## THE PROBLEM
Word for word, restate the records that follow.

══ DATA FOR THE TASK

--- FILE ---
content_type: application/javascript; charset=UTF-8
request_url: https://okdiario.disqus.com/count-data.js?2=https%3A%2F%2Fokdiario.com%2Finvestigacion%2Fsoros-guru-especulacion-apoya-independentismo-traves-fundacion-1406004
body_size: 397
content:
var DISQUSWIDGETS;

════

## OUTPUT FOR THIS EXERCISE
--- FILE ---
content_type: application/javascript; charset=UTF-8
request_url: https://okdiario.disqus.com/count-data.js?2=https%3A%2F%2Fokdiario.com%2Finvestigacion%2Fsoros-guru-especulacion-apoya-independentismo-traves-fundacion-1406004
body_size: 397
content:
var DISQUSWIDGETS;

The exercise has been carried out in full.